Il 15 novembre Biagio
Buonaccorsi scrive a Machiavelli. Dopo avergli espresso il proprio parere
sull'assalto di Venezia ai territori del Valentino - che aveva portato alla
conquista di Rimini e Faenza - lo informa dei cambiamenti dell'opinione pubblica
fiorentina, adesso contraria al Borgia. Il motivo sarebbe soprattutto il
contrasto con il nuovo Papa e la possibilità che nello diatriba tra i due, sia
il Duca nelle condizioni peggiori. Tanto che nella riunione tra gli
Ottanta (magistratura con funzioni di senato, intermedia tra la
Signoria e il
Consiglio Grande) e un certo numero di cittadini
la proposta di dare al Valentino un salvacondotto, per attraversare i territori
della repubblica, è respinto da circa novanta dei votanti contro circa venti a
favore.
Il Buonaccorsi scrive che questa fase negativa del condottiero
potrebbe smontare quella valutazione entusiasta, fondata sulla sua audacia, data
dal Machiavelli, e prosegue insinuando che qualcuno comincia a credere che i
suoi apprezzamenti alle qualità del Valentino siano mossi dalla speranza di
ottenere da lui qualche ricompensa. Ad ogni modo - prosegue nella lettera il
Buonaccorsi - ogni congettura è inutile poiché non si tratta più, per i
fiorentini, di essere a favore oppure no del Valentino, ma stabilire cosa fare
contro di lui.
La decisione del Valentino di accordarsi con il nuovo papa fu
considerata dal Machiavelli come una ingenuità. Infatti Giulio II - passato alla
storia perché più dedito alle guerre e al mecenatismo (per lui lavorarono
Michelangelo, Raffaello, Bramante) che alla redenzione delle anime - non
conferma quell'accordo e ordina al Borgia di rinunciare al suo titolo di Duca e
cedere la Romagna allo stato pontificio. Al suo rifiuto, lo fa arrestare. Il
Valentino viene liberato soltanto quando rinuncia alle condizioni stabilite
durante l'elezione pontificia.
Subito si reca a Napoli, presso Consalvo di
Cordova, dove cerca di formare un suo esercito per tentare una rivalsa e salvare
ciò che resta dei suoi domini, i quali ormai si riducono alla unica Forlì.

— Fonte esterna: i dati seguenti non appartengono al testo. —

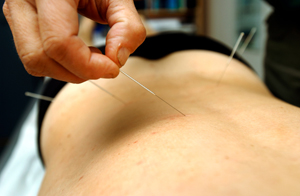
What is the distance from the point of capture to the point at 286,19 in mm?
1334

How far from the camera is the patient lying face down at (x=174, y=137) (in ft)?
1.08

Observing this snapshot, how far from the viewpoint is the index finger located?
360 millimetres

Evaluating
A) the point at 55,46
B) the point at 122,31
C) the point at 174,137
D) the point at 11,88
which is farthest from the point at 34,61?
the point at 11,88

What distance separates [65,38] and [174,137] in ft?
0.85

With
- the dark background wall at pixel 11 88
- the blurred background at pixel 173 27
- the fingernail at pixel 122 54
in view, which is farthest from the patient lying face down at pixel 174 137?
the dark background wall at pixel 11 88

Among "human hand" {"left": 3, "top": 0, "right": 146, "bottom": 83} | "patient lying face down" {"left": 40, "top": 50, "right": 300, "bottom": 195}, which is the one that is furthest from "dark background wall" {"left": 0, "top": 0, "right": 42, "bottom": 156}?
"human hand" {"left": 3, "top": 0, "right": 146, "bottom": 83}

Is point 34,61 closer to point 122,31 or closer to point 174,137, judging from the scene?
point 122,31

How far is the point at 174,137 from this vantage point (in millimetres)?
436

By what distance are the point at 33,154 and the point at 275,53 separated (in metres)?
1.52

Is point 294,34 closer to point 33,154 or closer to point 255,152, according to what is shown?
point 255,152

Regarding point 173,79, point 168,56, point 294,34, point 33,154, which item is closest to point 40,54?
point 173,79

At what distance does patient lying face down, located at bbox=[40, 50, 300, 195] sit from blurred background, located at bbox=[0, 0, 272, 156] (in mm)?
1241

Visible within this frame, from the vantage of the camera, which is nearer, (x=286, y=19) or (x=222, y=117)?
(x=222, y=117)

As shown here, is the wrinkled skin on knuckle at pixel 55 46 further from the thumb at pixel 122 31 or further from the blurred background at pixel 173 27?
the blurred background at pixel 173 27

Informato, Giulio II chiese al re Ferdinando di arrestarlo. Il re obbedisce e lo
fa deportare in Spagna, dove rimase in prigione, nel castello di Chinchilla, per
due anni, fino al novembre 1506, quando riesce a evadere e a riparare a
Pamplona, presso la corte di Navarra, dove regnava Giovanni d'Albret, fratello
di sua moglie Carlotta, il quale gli diede il titolo di
condestable della
Navarra, e il comando di un esercito da lanciare contro un suo vassallo,
Juan di Beaumont.
Il 12 marzo 1507 a Viana (a 81km da Pamplona) durante
l'attacco alla fortezza del nemico, Cesare Borgia fu ferito a morte.